TASK GOAL
Of all the lines in the entries, how many carry the word "melampus"? The reply is that number and no more.

GIVEN DATA
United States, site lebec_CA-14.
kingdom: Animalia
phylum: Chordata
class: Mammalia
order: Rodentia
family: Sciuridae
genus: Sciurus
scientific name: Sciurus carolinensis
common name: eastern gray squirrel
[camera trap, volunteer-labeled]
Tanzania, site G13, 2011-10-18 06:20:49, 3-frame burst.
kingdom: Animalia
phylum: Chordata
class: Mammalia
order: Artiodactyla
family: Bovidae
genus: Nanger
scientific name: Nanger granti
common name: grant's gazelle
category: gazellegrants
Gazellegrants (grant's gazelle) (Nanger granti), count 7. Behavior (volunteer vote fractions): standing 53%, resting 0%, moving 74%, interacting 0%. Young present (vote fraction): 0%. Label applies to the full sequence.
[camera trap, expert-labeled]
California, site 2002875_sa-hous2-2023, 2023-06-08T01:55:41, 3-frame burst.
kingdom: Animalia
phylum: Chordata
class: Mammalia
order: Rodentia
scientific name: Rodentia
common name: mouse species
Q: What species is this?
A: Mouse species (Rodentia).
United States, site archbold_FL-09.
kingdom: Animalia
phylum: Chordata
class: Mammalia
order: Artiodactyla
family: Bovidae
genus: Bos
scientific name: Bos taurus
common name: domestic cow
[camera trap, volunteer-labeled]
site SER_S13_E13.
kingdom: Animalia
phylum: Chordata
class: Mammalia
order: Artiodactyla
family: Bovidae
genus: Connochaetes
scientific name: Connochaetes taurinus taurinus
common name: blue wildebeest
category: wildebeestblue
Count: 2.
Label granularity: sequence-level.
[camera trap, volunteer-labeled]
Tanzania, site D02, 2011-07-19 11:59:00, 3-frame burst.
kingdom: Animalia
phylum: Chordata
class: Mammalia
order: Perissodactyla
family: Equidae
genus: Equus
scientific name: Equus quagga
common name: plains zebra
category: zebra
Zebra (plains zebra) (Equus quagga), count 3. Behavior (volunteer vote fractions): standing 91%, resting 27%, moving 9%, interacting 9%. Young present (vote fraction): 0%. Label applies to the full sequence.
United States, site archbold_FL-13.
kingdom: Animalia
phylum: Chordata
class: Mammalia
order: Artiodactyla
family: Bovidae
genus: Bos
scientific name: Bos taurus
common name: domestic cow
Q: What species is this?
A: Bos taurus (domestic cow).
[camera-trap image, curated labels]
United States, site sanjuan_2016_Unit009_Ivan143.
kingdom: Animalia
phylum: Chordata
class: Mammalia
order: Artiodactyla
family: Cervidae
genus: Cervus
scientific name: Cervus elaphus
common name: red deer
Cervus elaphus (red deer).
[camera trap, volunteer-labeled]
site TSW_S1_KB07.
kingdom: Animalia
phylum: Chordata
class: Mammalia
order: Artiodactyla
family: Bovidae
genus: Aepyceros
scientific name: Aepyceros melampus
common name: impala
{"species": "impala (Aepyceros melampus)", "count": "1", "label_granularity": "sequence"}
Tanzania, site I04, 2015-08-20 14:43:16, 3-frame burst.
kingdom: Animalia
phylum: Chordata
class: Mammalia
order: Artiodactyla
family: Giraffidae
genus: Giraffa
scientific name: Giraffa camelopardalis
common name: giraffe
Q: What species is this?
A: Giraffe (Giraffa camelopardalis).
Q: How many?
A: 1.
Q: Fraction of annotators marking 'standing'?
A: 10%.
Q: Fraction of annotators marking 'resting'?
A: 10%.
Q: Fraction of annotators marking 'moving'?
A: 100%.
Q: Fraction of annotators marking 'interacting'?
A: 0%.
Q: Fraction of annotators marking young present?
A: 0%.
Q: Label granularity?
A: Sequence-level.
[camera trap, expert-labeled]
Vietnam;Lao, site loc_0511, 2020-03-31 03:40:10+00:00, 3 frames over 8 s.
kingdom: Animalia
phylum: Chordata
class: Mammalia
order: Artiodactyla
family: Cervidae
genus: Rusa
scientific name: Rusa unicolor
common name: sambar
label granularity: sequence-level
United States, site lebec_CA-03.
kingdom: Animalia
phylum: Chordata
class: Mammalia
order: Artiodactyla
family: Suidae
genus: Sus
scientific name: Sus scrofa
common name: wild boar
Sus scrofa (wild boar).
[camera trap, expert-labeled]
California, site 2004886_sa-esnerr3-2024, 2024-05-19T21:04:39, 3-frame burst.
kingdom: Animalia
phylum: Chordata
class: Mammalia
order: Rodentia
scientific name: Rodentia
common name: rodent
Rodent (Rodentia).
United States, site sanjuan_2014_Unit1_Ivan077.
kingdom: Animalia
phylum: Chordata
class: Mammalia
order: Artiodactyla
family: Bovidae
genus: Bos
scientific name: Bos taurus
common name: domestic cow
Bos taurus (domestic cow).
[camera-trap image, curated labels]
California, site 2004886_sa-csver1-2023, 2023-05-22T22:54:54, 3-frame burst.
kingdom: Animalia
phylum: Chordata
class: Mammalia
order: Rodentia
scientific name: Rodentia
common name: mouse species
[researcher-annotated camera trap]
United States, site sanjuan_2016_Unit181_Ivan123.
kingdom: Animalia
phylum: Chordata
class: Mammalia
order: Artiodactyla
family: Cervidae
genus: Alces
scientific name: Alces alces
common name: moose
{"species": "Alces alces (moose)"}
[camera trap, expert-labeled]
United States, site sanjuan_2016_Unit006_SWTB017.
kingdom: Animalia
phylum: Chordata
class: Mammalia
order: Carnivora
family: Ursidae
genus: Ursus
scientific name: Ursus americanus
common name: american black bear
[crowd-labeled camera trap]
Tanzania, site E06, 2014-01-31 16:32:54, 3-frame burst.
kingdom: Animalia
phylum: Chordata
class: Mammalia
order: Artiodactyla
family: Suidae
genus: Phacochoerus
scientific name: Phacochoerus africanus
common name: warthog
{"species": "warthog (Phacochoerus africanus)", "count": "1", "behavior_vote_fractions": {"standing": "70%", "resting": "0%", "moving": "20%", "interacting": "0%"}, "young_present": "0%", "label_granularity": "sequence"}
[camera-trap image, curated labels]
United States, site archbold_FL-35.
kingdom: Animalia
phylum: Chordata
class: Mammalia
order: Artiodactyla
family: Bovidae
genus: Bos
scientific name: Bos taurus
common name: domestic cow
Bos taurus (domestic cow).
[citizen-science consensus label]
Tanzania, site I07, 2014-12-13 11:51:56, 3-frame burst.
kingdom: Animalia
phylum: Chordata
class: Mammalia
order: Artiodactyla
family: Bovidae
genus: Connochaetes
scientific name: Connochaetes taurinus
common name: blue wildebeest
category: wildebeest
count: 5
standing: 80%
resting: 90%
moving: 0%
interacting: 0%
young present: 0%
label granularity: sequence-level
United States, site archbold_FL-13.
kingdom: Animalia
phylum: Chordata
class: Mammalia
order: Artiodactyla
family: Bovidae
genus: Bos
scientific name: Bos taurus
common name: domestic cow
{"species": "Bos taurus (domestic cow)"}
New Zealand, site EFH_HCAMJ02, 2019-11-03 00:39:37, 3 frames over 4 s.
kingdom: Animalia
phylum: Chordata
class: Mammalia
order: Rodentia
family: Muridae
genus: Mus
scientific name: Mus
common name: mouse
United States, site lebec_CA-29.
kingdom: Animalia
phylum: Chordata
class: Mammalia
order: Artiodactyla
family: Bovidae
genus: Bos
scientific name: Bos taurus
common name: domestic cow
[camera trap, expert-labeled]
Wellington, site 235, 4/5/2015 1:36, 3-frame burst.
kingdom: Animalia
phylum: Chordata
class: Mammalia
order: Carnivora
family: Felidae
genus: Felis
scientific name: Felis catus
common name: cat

WRITTEN SOLUTION
2